→ **Items stored from a collection**
== == ==
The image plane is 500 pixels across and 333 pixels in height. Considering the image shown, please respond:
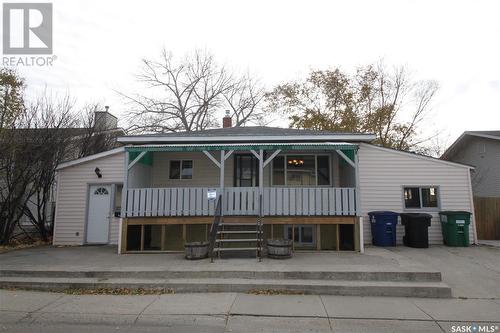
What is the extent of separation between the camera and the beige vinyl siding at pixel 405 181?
446 inches

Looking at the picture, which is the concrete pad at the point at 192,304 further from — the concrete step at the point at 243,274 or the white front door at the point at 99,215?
the white front door at the point at 99,215

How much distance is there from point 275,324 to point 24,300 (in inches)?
185

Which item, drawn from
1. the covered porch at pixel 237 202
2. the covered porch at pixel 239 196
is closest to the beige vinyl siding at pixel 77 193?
the covered porch at pixel 237 202

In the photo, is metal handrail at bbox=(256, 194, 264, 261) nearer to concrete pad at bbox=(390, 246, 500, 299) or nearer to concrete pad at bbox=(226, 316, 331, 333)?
concrete pad at bbox=(226, 316, 331, 333)

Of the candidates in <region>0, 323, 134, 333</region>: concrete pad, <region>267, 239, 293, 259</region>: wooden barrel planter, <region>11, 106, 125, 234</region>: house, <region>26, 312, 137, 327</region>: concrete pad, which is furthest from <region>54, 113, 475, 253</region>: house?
<region>0, 323, 134, 333</region>: concrete pad

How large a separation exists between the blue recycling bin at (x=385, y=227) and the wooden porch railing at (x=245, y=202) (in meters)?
1.71

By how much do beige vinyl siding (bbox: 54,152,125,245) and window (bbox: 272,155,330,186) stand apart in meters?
5.64

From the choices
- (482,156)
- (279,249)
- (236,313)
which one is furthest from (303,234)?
(482,156)

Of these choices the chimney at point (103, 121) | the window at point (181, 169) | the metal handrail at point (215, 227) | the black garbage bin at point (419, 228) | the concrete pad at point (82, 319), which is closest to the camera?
the concrete pad at point (82, 319)

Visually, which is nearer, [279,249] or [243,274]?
[243,274]

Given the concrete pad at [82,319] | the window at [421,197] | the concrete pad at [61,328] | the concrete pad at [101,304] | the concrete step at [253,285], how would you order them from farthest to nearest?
the window at [421,197]
the concrete step at [253,285]
the concrete pad at [101,304]
the concrete pad at [82,319]
the concrete pad at [61,328]

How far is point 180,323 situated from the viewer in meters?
4.86

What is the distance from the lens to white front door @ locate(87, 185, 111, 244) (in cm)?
1155

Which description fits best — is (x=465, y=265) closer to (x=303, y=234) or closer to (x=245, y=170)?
(x=303, y=234)
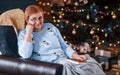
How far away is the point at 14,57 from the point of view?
2514 mm

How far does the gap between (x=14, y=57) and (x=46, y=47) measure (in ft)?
1.02

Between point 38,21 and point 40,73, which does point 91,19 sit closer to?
point 38,21

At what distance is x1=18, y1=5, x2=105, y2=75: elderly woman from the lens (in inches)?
97.7

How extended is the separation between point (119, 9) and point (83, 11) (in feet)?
1.69

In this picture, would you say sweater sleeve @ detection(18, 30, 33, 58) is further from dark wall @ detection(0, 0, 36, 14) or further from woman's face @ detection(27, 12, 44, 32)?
dark wall @ detection(0, 0, 36, 14)

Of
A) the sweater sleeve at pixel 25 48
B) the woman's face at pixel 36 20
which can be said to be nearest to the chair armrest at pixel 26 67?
the sweater sleeve at pixel 25 48

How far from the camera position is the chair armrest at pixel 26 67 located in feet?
7.23

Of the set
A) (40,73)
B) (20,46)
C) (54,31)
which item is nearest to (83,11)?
(54,31)

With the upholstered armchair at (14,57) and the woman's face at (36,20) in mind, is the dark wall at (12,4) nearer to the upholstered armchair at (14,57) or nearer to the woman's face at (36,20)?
the upholstered armchair at (14,57)

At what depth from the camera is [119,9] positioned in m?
4.43

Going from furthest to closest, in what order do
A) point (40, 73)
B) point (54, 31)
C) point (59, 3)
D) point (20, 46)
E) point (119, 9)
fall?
point (59, 3) → point (119, 9) → point (54, 31) → point (20, 46) → point (40, 73)

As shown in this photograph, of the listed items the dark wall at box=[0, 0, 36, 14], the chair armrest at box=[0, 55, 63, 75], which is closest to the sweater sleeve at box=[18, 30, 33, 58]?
the chair armrest at box=[0, 55, 63, 75]

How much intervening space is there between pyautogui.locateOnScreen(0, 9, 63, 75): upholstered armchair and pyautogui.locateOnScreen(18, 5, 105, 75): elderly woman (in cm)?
14

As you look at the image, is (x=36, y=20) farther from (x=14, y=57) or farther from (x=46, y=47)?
(x=14, y=57)
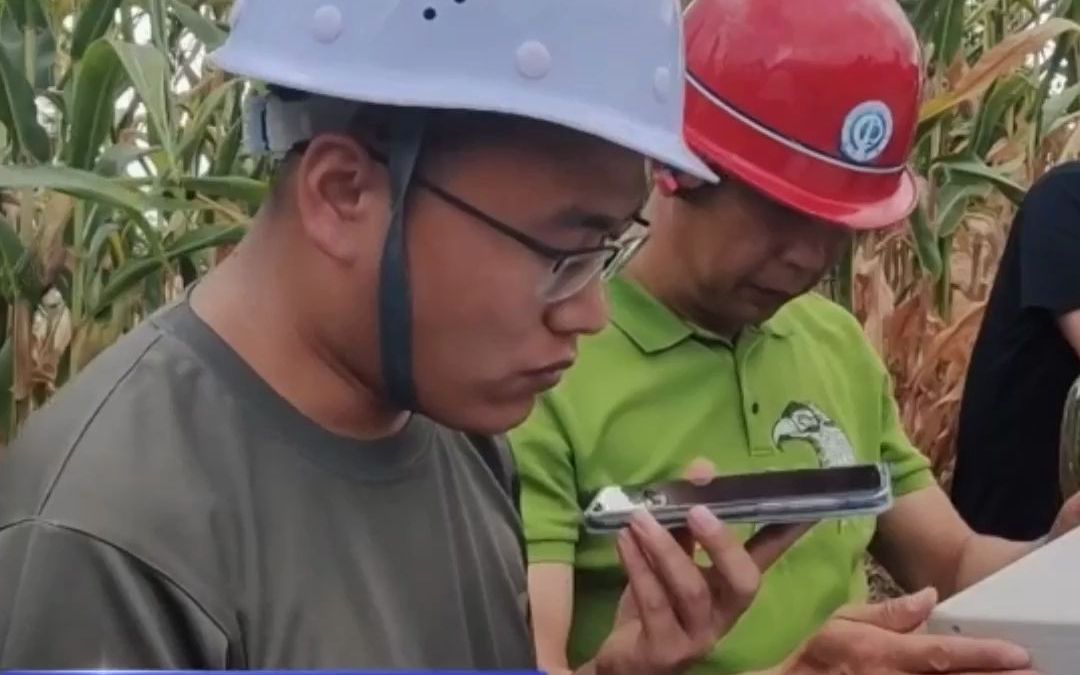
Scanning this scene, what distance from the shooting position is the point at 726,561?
2.69 feet

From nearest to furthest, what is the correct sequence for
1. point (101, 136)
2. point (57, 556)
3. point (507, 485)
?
point (57, 556)
point (507, 485)
point (101, 136)

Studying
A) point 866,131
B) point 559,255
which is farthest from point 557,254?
point 866,131

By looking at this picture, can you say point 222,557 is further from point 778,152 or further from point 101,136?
point 101,136

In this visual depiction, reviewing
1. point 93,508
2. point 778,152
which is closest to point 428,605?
point 93,508

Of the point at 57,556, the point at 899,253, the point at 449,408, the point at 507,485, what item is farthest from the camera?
the point at 899,253

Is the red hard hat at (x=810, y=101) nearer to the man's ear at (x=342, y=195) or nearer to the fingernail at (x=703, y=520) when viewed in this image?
the fingernail at (x=703, y=520)

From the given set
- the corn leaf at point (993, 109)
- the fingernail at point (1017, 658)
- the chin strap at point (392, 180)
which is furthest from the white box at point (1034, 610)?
the corn leaf at point (993, 109)

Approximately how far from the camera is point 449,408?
0.71m

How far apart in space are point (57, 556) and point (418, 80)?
0.76 ft

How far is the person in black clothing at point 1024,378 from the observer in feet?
4.97

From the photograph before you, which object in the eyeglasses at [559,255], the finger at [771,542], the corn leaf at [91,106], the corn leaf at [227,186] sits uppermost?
the eyeglasses at [559,255]

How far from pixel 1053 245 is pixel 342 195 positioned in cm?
99

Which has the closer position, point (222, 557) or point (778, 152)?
point (222, 557)

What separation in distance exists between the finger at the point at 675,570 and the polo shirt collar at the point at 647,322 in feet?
1.01
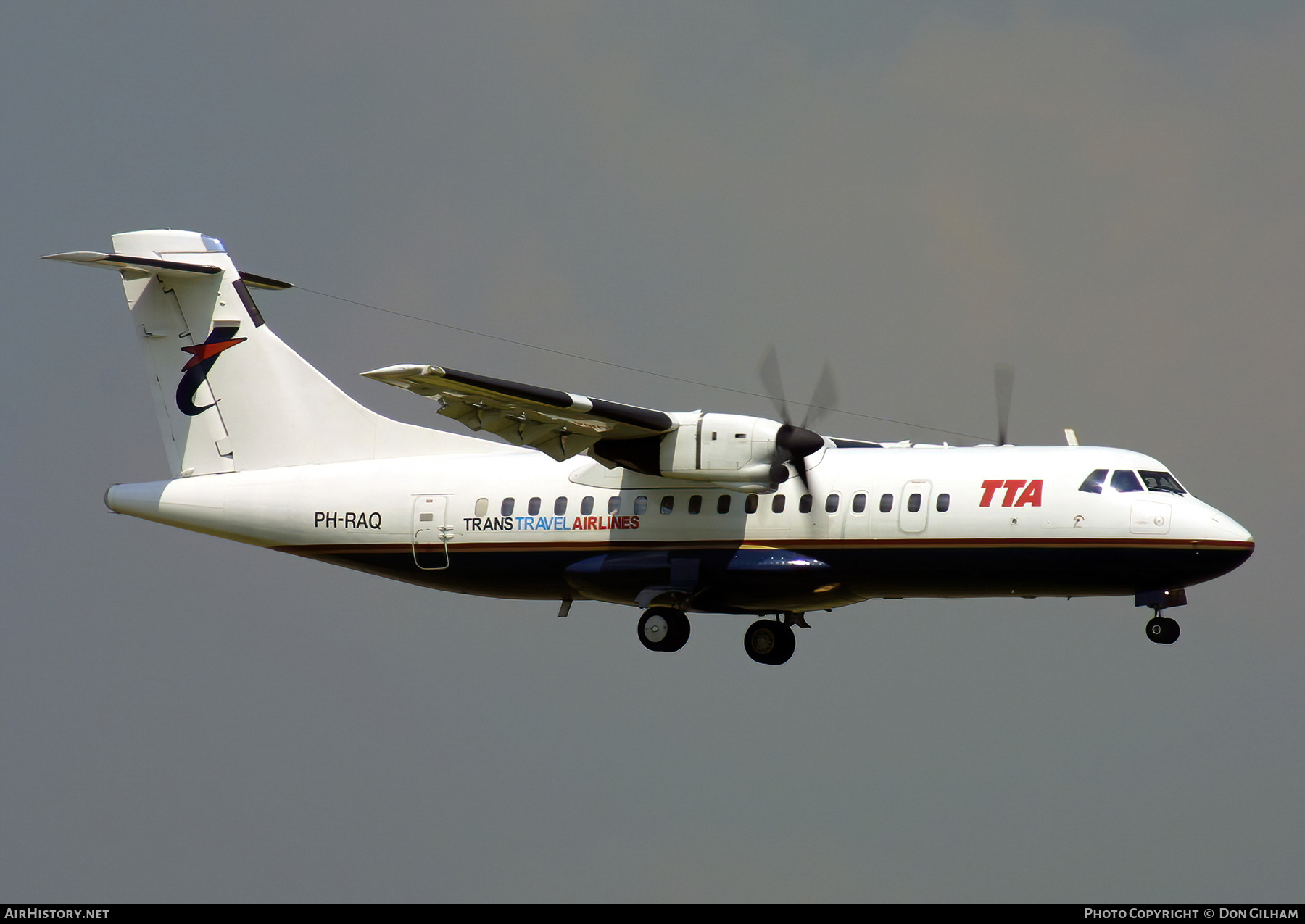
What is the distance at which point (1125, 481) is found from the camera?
68.9 ft

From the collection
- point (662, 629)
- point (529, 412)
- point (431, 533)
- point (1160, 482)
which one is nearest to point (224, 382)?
point (431, 533)

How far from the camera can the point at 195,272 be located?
82.9 feet

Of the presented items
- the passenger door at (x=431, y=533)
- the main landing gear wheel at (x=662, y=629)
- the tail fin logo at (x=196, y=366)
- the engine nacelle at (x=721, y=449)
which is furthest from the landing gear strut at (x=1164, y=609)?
the tail fin logo at (x=196, y=366)

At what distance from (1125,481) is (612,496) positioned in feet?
21.9

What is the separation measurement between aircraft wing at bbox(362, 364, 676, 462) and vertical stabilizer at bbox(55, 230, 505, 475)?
8.40ft

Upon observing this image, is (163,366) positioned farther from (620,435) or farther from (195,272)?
(620,435)

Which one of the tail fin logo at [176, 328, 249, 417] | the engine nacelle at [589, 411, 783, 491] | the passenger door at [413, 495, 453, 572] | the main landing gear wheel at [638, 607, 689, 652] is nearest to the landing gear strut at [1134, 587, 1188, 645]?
the engine nacelle at [589, 411, 783, 491]

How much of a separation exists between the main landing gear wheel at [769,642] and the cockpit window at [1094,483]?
497 cm

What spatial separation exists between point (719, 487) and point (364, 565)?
5.33 metres

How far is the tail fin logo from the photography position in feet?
82.5

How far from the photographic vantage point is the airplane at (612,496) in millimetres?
20906

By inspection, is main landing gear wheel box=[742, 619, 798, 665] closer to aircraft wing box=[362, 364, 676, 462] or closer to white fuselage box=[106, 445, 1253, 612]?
white fuselage box=[106, 445, 1253, 612]

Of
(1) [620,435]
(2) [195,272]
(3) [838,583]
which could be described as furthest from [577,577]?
(2) [195,272]

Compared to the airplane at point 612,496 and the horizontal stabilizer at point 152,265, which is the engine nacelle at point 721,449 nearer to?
the airplane at point 612,496
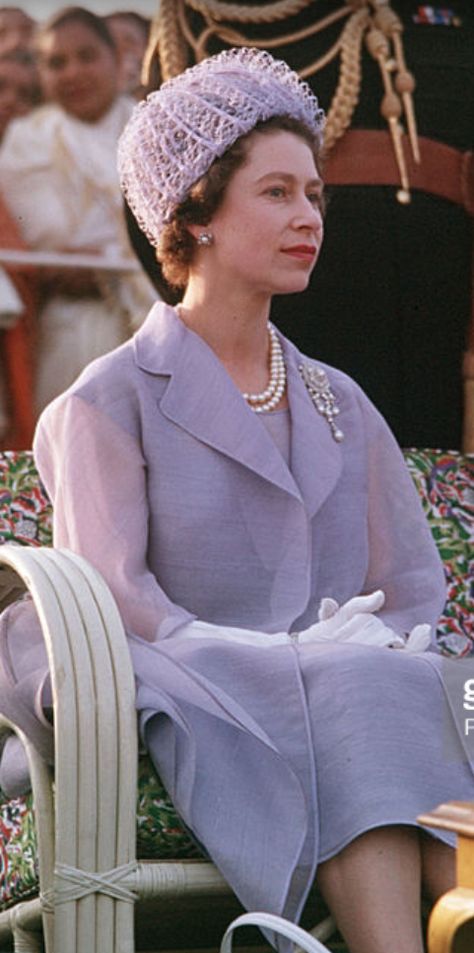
== == ==
→ **Short task**
How many lines of the items above contain the string "located"? Match case exactly, and reply with the number alone.

→ **Answer for the task**
2